You'll find the full text here: http://news.com.com/2100-1023-212942.html
So, Mr. Steve, does that debunk the myth YOU are trying to propogate? Do you
know how easy it would be write a program that checks an online Windows
computer to find out if the OS is not pirated? You can also record the IP
address, and with the ISP's help, find out the exact person to whom that IP
belongs. You can not only launch remote code to disable or destroy the system, (especially with the amount of viruses freely availble to do this on windows!)
you can also directly sue the offender for copyright violation. Catch a few
hundred offenders like this, and you can have just one all-encompassing lawsuit
against them. Remember american music companies doing this? Was it not too
costly for them?
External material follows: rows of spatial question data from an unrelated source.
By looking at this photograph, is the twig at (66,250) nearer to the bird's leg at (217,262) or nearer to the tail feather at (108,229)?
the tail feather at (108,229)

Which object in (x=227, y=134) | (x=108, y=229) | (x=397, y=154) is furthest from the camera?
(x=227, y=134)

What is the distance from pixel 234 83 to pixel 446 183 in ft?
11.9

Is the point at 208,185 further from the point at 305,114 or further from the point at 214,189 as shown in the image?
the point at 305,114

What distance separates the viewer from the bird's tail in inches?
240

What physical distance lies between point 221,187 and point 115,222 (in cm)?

No, because it was a matter of desperation, as they were
suddenly staring at bankrupcy in the face of sweeping changes in technology.
For someone with pockets as deep as Microsoft, surely this won't cost more than
"the amount of money they would possibly recover if all the people they pursued
actually paid up in full." Especially considering the shivers it would send
down the spines of future pirates.
And yes, i definitely cannot agree with the dealers' on this. It is stealing no
doubt. Probably what many Indian pharma companies do is stealing as well (it's
a different matter that reverse engineering costly patented drugs and selling
them cheap has probably helped save thousands of lives in poor countries). And
yes, the example about the difference in prices of books is apt ("The C
Progamming Language" by K&R, indian edition costs Rs. 95. The original US
edition? About Rs. 2700). If not for publishing companies selling very cheap
technical books in countries like India, the developing world wouldn't have
produced so many skilled engineers at 10% of the cost of the "developed" world.
And companies like Microsoft would not have so many employees in these
countries as cheap labour. In fact, if not for pirated Windows they used as
teenagers, most of them would not have been skilled enough for any IT job!
And yes, what royalty does Microsoft pay to AT & T for using C/ C++ ? Is there
*any* guarantee that microsoft itself doesn't freely copy code from free
software and violate the GPL? Even if it is just a conspiracy theory, can there
ever be an independent code audit of microsoft products to verify this?
Sorry, but i can't agree with either party on this; especially because the american capitalistic model doesn't look for just "adequate compensation" of effort, it looks more for creating *one* good thing and then milking it till eternity.